For such alleged sins of omission and commission, critics accused Lochner of being pro-Nazi. It was only in 1942, with America at war with Germany, the Berlin bureau closed, and Lochner released after five months of internment, that he shared his anti-Nazi feelings in lectures and in a book entitled What About Germany?

While Lochner was Berlin bureau chief, his staff included American correspondents and German photographers. Some of those photographers were also on the Nazis’ payroll and even members of the Waffen-SS. One in particular merits an entire chapter: Franz Roth, a committed Nazi who wore the uniform as a war photographer for the government on the Eastern Front, where he died from a Russian bullet in March 1943. Years later, his son defended his father as not “a typical Nazi,” more an adventurer than an “avid Nazi,” while his granddaughter judged Roth more harshly.

With iPhones and the Internet, journalists today have more tools with which to disseminate the news — in words and pictures — and to work around censors. Yet the issues that confronted the wire-service newshawks in 1930s Berlin resonate in our own time, as “embedded” reporters accept government-imposed restrictions in return for access. But, again, at what cost?

“Issues they faced,” writes Ann Cooper, Heinzerling’s widow, who helped complete the book, “all remain dilemmas for today’s journalists covering war in Ukraine, protests in Iran, dictatorship in Myanmar, or human rights violations in every region of the world.”

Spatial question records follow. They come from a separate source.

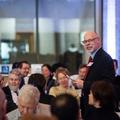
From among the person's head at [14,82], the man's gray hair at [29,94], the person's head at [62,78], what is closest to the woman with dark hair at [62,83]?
the person's head at [62,78]

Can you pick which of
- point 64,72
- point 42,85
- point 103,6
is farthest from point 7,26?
point 42,85

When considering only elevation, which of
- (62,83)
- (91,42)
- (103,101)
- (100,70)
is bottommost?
(62,83)

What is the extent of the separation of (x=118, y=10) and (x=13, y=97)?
13.1 feet

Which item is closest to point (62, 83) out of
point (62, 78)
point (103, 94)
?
point (62, 78)

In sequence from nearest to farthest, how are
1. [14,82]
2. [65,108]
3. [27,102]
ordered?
[65,108] → [27,102] → [14,82]

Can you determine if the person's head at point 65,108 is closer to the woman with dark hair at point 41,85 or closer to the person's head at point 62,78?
the woman with dark hair at point 41,85

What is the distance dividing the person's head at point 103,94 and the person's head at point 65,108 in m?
0.97

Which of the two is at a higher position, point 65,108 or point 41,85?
point 65,108

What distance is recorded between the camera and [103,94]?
3832mm

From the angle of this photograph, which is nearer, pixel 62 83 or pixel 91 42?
pixel 91 42

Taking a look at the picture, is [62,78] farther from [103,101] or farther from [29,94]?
[103,101]

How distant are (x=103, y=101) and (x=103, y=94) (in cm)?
6

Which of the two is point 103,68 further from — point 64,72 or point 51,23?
point 51,23

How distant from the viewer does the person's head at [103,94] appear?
3.82m
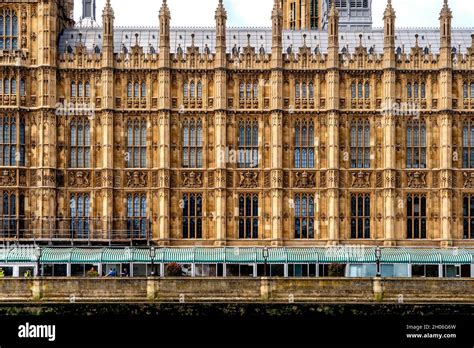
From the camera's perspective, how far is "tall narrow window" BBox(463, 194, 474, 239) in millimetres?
80750

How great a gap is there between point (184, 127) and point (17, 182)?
1332 cm

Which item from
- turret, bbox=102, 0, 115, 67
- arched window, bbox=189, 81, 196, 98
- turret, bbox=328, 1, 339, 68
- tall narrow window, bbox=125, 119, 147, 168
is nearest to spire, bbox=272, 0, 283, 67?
turret, bbox=328, 1, 339, 68

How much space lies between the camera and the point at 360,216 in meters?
80.9

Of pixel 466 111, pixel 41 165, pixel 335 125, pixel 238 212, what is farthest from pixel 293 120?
pixel 41 165

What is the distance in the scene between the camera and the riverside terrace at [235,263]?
70.1 metres

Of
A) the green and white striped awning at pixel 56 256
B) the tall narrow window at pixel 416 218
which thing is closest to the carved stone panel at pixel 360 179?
the tall narrow window at pixel 416 218

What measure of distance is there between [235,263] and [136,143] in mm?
15047

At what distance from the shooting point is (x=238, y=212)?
80.9 metres

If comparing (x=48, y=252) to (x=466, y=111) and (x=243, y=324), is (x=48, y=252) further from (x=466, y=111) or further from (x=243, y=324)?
(x=466, y=111)

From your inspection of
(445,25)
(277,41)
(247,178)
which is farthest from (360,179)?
(445,25)

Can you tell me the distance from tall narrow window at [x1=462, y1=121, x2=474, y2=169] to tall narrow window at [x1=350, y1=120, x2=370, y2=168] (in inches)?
291

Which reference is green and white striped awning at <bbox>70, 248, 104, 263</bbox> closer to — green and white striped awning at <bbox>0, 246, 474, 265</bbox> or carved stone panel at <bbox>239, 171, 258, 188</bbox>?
green and white striped awning at <bbox>0, 246, 474, 265</bbox>

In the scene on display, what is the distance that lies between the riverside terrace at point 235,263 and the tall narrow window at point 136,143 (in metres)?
10.9

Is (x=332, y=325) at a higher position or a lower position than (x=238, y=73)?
lower
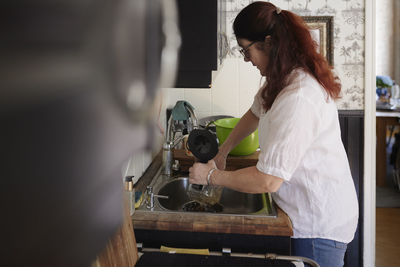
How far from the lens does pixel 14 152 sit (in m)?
0.07

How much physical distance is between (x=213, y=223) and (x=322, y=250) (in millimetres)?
392

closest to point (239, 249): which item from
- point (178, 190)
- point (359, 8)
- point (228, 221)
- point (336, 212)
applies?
point (228, 221)

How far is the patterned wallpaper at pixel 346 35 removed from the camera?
258 centimetres

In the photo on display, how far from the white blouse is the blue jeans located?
0.8 inches

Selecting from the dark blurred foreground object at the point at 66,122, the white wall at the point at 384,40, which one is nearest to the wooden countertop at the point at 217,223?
the dark blurred foreground object at the point at 66,122

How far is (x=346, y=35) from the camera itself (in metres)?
2.60

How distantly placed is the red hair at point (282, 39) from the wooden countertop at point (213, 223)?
0.47m

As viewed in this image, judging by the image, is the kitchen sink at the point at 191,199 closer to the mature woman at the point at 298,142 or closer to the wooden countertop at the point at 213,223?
the wooden countertop at the point at 213,223

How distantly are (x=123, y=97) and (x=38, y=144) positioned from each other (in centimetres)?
5

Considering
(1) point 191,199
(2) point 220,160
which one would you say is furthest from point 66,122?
(1) point 191,199

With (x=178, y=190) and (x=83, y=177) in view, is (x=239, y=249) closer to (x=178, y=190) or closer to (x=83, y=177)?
(x=178, y=190)

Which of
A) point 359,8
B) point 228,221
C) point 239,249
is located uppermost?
point 359,8

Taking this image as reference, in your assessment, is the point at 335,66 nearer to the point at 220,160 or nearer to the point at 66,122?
the point at 220,160

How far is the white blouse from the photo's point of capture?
1111 millimetres
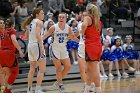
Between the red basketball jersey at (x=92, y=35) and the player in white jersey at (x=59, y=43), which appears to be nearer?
the red basketball jersey at (x=92, y=35)

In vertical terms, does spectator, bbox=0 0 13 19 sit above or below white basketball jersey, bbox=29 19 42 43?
above

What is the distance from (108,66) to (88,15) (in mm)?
7359

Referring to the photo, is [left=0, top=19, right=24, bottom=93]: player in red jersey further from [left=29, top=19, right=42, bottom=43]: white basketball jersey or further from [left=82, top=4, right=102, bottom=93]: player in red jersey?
[left=82, top=4, right=102, bottom=93]: player in red jersey

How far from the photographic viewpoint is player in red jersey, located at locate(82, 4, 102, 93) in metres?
8.93

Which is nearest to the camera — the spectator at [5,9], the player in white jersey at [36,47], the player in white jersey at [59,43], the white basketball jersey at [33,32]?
the player in white jersey at [36,47]

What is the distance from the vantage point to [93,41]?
9.05 m

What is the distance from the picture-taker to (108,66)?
52.7 feet

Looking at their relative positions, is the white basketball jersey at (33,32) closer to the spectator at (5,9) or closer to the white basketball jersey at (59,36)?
the white basketball jersey at (59,36)

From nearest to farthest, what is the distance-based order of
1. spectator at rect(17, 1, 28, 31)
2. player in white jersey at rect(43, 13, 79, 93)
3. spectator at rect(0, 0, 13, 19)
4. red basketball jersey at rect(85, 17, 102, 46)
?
red basketball jersey at rect(85, 17, 102, 46) → player in white jersey at rect(43, 13, 79, 93) → spectator at rect(0, 0, 13, 19) → spectator at rect(17, 1, 28, 31)

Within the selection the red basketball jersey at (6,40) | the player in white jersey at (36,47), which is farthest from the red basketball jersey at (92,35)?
the red basketball jersey at (6,40)

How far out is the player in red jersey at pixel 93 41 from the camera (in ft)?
29.3

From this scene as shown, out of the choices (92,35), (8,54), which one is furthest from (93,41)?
(8,54)

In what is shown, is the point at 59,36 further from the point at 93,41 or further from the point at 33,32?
the point at 93,41

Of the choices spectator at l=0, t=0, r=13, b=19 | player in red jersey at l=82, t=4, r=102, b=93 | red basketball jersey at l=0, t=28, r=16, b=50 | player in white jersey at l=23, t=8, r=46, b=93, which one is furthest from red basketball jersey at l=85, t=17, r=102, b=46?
spectator at l=0, t=0, r=13, b=19
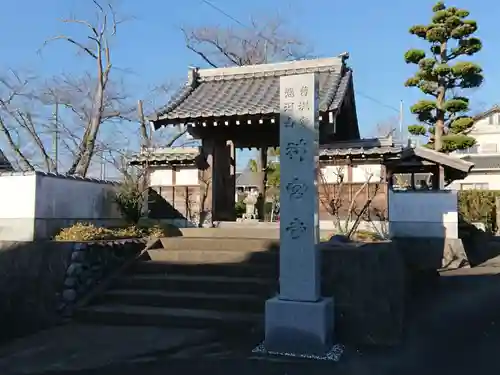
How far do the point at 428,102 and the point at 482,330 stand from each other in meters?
16.5

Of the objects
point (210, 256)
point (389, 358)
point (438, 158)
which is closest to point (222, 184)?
point (210, 256)

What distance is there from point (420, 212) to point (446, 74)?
36.2ft

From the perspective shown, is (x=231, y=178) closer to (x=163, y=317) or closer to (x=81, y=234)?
(x=81, y=234)

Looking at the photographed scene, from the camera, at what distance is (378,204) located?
41.4ft

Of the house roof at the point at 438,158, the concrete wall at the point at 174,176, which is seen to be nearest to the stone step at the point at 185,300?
the concrete wall at the point at 174,176

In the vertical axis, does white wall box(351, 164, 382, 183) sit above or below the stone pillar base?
above

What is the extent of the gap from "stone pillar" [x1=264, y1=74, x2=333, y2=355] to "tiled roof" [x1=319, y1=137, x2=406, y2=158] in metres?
6.61

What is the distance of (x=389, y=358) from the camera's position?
5.68m

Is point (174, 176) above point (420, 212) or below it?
above

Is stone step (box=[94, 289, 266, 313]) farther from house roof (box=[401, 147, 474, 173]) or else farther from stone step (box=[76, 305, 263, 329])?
house roof (box=[401, 147, 474, 173])

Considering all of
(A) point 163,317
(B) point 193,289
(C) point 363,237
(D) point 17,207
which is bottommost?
(A) point 163,317

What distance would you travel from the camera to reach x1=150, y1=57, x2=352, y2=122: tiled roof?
39.3 ft

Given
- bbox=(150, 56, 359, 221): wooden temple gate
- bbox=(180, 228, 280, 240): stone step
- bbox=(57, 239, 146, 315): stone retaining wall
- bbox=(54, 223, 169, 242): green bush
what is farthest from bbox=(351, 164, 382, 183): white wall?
bbox=(57, 239, 146, 315): stone retaining wall

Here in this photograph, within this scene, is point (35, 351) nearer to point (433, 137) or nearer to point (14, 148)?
point (14, 148)
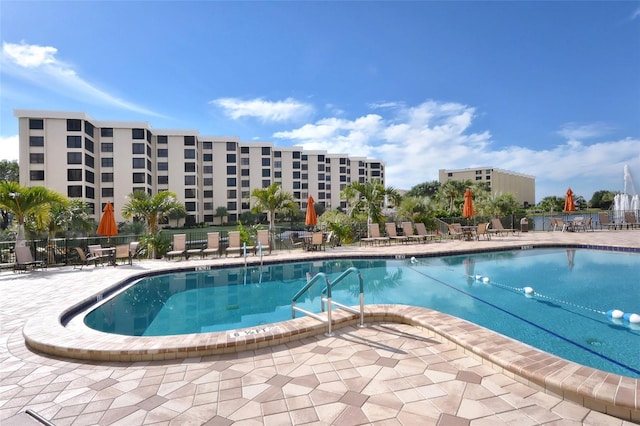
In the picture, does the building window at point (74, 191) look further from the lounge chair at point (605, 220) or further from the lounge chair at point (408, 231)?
the lounge chair at point (605, 220)

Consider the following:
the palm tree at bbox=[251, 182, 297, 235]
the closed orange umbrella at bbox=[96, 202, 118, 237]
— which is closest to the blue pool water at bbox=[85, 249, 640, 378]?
the closed orange umbrella at bbox=[96, 202, 118, 237]

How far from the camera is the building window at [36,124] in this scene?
3616 cm

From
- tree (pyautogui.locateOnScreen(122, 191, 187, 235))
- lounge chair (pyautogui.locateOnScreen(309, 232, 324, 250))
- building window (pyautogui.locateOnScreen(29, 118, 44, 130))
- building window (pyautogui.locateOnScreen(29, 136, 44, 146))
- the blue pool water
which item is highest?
building window (pyautogui.locateOnScreen(29, 118, 44, 130))

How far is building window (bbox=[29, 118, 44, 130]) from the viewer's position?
36.2 metres

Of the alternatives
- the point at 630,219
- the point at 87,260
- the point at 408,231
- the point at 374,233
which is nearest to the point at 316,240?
the point at 374,233

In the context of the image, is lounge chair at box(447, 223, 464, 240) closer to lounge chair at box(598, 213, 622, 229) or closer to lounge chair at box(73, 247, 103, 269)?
lounge chair at box(598, 213, 622, 229)

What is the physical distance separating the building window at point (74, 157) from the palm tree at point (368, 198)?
35.0 metres

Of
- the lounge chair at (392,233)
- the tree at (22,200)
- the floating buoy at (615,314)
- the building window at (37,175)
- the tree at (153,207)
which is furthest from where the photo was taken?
the building window at (37,175)

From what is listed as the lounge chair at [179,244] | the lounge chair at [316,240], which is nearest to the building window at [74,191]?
the lounge chair at [179,244]

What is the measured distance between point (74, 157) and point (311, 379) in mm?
44467

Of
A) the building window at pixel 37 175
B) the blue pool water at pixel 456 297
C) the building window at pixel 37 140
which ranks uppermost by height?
the building window at pixel 37 140

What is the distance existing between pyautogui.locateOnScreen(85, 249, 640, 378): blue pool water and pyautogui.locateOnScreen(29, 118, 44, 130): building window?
38.7 metres

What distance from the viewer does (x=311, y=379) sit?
316cm

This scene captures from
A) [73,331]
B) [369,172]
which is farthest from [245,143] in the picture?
[73,331]
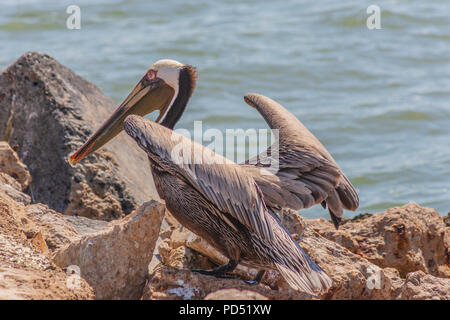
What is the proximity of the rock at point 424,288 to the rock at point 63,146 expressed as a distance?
2783 millimetres

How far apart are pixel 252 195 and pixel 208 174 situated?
0.31 m

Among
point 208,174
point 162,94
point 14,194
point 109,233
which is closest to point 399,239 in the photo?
point 208,174

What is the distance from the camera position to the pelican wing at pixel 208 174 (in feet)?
15.0

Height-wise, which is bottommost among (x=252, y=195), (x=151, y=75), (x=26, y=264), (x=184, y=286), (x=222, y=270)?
(x=222, y=270)

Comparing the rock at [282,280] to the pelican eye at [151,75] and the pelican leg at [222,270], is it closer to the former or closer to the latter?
the pelican leg at [222,270]

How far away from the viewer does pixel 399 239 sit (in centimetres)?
575

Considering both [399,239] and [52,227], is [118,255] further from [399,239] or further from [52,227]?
[399,239]

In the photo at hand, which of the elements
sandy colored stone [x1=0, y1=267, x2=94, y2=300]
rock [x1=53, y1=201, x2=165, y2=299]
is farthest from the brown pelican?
sandy colored stone [x1=0, y1=267, x2=94, y2=300]

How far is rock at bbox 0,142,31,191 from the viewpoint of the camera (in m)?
6.33

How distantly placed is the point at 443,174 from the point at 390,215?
5.22 meters

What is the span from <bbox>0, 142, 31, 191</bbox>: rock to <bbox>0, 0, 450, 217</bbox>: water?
14.1ft

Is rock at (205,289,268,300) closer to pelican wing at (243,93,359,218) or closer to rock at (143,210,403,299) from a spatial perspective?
rock at (143,210,403,299)

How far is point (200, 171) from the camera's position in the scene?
181 inches

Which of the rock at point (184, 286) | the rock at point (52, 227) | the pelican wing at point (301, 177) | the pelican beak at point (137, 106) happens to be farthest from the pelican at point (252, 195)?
the rock at point (52, 227)
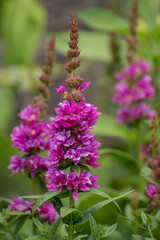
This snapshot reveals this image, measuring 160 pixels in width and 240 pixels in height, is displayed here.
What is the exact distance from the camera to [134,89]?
4.65ft

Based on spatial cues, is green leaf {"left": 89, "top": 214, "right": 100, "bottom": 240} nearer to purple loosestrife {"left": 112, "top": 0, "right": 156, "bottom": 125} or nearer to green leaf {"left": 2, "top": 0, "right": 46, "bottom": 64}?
purple loosestrife {"left": 112, "top": 0, "right": 156, "bottom": 125}

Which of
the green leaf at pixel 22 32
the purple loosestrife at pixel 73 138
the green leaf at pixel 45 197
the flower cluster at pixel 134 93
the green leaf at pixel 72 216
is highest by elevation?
the green leaf at pixel 22 32

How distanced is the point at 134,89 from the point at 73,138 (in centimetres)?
70

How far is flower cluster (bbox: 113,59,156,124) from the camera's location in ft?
4.63

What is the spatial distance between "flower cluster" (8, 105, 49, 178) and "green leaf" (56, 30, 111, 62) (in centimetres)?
86

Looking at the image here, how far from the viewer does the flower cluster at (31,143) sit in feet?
3.01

The AP’s relationship with the Nazi government manifested itself in the tone and content of stories but even moreso in the photographs credited to the agency. The news service had outsourced this aspect of its coverage in 1931, before Hitler came to power, when it created a German subsidiary that, after 1933, was increasingly an arm of the German propaganda machine.

“In hindsight,” write Heinzerling and Herschaft, “some of the decisions Lochner and his AP colleagues made decades ago — both in the field and back at New York headquarters — appear deeply flawed.” Still, the authors have chosen to report rather than to judge.

“How, and how much, should one joust with censorship?” they ask in the epilogue. “What restrictions are acceptable when traveling with one side or the other in a conflict?” Newshawks in Berlin raises such questions from journalism’s past without prescribing answers for its present or future.

Eugene L. Meyer, a member of the board of the Independent, is a journalist and author of, among other books, Hidden Maryland: In Search of America in Miniature and Five for Freedom: The African American Soldiers in John Brown’s Army. Meyer, a longtime former Washington Post reporter and editor, has been featured in the Biographers International Organization’s podcast series.